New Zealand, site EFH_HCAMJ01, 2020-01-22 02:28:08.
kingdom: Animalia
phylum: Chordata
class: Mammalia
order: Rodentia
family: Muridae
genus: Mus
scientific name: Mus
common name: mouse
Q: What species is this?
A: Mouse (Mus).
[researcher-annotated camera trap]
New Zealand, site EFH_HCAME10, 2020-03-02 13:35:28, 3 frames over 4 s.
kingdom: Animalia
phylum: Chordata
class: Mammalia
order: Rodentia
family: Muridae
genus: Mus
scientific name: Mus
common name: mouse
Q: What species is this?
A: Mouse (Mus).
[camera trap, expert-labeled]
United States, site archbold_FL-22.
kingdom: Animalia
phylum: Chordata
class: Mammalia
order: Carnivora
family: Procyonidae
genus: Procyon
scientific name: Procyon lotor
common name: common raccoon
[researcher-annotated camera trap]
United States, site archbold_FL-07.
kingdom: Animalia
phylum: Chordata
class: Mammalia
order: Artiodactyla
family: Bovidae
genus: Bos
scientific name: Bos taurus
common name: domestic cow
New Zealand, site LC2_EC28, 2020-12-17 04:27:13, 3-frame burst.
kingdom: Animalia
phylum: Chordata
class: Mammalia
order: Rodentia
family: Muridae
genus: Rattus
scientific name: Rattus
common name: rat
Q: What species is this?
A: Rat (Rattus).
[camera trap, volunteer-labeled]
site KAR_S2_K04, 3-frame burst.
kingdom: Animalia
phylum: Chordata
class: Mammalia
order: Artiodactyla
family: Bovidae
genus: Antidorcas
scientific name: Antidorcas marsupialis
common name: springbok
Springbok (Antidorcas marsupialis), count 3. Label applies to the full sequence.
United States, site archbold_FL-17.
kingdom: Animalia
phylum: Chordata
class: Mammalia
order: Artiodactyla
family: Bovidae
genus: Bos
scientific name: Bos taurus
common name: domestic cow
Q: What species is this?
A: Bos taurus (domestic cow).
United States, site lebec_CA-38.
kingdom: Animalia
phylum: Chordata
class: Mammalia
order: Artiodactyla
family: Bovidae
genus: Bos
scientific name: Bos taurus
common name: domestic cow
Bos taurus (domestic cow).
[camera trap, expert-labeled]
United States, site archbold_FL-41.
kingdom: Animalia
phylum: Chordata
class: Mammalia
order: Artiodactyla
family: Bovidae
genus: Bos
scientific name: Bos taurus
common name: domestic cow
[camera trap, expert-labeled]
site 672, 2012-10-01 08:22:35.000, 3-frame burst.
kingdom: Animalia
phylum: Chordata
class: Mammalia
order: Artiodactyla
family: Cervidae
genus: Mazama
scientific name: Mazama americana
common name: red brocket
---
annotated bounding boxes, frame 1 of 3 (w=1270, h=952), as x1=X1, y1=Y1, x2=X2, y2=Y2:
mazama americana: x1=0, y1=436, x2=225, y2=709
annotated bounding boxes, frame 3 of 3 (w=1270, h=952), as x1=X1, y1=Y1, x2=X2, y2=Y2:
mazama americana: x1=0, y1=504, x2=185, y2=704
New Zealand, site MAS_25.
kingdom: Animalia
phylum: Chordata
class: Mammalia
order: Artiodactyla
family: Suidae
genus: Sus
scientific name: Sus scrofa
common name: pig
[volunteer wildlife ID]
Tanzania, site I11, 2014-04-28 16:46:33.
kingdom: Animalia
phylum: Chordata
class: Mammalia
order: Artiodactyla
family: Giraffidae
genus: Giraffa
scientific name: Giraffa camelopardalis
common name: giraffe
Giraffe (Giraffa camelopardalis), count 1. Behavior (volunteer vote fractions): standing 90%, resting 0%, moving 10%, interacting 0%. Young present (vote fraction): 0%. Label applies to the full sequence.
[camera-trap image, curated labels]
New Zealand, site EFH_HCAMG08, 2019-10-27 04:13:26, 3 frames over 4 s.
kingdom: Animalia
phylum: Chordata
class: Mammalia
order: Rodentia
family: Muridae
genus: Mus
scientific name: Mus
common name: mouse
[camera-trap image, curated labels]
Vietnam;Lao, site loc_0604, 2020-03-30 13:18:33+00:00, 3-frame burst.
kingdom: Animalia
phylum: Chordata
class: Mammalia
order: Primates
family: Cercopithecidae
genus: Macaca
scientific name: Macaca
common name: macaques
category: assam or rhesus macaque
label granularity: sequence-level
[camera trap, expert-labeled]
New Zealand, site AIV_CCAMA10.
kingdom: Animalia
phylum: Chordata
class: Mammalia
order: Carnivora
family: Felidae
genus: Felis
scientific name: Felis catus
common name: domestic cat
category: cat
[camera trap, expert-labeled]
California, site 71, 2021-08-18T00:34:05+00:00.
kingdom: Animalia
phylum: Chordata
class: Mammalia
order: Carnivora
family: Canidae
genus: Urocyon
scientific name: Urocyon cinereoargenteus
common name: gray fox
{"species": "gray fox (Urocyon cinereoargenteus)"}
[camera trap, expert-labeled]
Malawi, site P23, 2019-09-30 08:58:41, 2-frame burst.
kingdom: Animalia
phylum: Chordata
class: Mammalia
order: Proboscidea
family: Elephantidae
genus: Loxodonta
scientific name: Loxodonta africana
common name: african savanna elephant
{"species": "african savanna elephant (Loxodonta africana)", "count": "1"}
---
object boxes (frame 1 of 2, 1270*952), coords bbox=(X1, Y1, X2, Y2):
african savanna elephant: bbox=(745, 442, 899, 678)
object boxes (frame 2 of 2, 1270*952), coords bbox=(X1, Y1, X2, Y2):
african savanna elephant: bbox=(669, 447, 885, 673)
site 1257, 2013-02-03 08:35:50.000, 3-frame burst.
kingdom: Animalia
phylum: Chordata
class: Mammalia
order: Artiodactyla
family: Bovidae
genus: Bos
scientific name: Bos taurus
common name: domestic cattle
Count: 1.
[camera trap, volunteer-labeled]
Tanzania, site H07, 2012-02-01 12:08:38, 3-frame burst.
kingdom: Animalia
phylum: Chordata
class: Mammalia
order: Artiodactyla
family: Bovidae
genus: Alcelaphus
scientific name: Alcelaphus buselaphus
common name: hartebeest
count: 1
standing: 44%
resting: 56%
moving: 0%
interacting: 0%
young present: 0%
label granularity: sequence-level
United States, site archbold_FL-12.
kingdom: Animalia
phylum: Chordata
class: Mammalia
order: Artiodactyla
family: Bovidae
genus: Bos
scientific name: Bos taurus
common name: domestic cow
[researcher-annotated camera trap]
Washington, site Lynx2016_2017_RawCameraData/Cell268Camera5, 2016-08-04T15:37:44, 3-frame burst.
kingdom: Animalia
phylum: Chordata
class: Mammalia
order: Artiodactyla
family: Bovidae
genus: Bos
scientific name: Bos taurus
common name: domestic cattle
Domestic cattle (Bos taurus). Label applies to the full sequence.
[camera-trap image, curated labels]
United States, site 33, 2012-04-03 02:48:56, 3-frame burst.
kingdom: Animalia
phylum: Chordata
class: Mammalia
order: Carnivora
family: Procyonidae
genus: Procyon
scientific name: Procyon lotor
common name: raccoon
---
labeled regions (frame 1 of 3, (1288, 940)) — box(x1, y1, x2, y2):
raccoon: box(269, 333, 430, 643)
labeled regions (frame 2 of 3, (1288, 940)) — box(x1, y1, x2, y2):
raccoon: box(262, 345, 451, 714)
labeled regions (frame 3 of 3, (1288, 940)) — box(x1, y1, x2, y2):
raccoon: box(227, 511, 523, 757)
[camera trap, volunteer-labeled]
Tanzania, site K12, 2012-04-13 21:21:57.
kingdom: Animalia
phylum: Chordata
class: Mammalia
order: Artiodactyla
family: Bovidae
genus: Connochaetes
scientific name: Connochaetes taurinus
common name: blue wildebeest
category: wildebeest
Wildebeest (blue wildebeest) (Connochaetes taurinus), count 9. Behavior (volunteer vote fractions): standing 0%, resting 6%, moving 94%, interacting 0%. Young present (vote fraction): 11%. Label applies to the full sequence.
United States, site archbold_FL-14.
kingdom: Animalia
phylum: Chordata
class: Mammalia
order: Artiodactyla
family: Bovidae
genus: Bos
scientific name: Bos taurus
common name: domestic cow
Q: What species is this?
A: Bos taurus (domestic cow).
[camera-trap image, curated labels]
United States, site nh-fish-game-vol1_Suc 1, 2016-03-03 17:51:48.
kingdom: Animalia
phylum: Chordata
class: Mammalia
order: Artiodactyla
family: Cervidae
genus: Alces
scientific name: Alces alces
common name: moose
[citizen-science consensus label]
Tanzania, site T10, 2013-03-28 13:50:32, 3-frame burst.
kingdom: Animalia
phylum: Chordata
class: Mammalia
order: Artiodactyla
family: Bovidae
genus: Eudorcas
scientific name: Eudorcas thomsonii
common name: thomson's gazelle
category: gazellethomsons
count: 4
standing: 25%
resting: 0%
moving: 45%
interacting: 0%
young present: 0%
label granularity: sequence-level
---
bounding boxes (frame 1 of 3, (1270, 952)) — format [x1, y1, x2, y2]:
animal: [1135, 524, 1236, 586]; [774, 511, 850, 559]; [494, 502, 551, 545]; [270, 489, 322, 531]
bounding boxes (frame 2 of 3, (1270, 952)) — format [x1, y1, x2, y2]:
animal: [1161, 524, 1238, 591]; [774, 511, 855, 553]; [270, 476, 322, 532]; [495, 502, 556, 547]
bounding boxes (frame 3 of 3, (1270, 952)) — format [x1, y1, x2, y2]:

^^^^^^^^

▶ _Problem details_: Beginning at the top of the data, please return every line until and including the line containing "United States, site archbold_FL-22.", copied exactly, and nothing past it.

▶ _Exercise response_:
New Zealand, site EFH_HCAMJ01, 2020-01-22 02:28:08.
kingdom: Animalia
phylum: Chordata
class: Mammalia
order: Rodentia
family: Muridae
genus: Mus
scientific name: Mus
common name: mouse
Q: What species is this?
A: Mouse (Mus).
[researcher-annotated camera trap]
New Zealand, site EFH_HCAME10, 2020-03-02 13:35:28, 3 frames over 4 s.
kingdom: Animalia
phylum: Chordata
class: Mammalia
order: Rodentia
family: Muridae
genus: Mus
scientific name: Mus
common name: mouse
Q: What species is this?
A: Mouse (Mus).
[camera trap, expert-labeled]
United States, site archbold_FL-22.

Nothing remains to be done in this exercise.